As the number of rules grows, it becomes more difficult to find out whether a 
similar rule has already been added. The fact that there are several ways to 
name a rule adds to the confusion.

For instance, consider a rule that converts ‘join(project(x), project(y))’ into 
‘project(join(x, y))’. The actual rule is called PullUpProjectsAboveJoinRule 
but it could equally be called PushJoinThroughProjectsRule.

There are lots of rules called PushXxxThroughYyyRule, too.

I propose the naming convention <Reltype1><Reltype2>[…]<Verb>Rule, where
ReltypeN is the class of the Nth RelNode matched, in depth-first order, 
ignoring unimportant operands, and removing any ‘Rel’ suffix
Verb is what happens — typically Transpose, Swap, Merge, Optimize.

Thus:
PullUpProjectsAboveJoinRule becomes JoinProjectTransposeRule
PushAggregateThroughUnionRule becomes AggregateUnionTransposeRule
MergeProjectRule becomes ProjectMergeRule
MergeFilterOntoCalcRule becomes FilterCalcMergeRule
EnumerableJoinRule remains EnumerableJoinRule (Or how about 
JoinAsEnumerableRule?)
SwapJoinRule becomes JoinSwapInputsRule

I’d like to hear what people think of these names.
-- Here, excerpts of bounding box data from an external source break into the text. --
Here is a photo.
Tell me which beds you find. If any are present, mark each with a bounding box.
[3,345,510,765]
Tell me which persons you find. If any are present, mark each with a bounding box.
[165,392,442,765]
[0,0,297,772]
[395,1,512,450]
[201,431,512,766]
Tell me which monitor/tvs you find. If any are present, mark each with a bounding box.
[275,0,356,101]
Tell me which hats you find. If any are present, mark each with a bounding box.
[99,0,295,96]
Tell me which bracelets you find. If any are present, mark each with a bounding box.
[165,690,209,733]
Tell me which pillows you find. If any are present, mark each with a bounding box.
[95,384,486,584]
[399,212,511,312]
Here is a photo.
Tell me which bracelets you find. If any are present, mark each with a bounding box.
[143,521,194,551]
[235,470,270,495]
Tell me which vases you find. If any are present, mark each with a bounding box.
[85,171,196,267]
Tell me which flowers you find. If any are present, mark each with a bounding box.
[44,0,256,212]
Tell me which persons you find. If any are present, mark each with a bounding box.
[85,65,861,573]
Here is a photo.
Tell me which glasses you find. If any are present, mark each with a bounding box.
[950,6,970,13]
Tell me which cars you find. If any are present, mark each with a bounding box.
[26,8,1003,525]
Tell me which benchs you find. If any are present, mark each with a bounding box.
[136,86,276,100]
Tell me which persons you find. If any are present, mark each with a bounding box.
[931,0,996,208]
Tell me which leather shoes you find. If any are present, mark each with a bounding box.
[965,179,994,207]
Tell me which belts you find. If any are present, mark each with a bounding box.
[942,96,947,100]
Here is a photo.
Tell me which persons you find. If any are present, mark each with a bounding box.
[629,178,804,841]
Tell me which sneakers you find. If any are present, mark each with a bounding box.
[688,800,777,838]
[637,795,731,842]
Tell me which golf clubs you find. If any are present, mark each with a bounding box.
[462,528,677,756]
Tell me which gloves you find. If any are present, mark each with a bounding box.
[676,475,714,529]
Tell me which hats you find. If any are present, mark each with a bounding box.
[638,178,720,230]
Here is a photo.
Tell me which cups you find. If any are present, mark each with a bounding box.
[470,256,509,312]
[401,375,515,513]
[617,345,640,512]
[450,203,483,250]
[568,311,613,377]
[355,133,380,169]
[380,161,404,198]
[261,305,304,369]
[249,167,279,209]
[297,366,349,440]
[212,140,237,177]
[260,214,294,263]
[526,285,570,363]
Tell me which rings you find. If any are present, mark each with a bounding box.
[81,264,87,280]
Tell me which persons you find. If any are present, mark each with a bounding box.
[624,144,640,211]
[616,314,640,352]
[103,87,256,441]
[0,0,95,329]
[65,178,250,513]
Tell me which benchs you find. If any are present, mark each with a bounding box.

What happens if you apply 
this naming convention to rules you have created?

If there is consensus that this is an improvement, let’s rename the existing 
rules as part of https://issues.apache.org/jira/browse/OPTIQ-296.

The naming convention would of course be optional. Rule authors would not need 
to follow it if they don’t feel that it makes things clearer.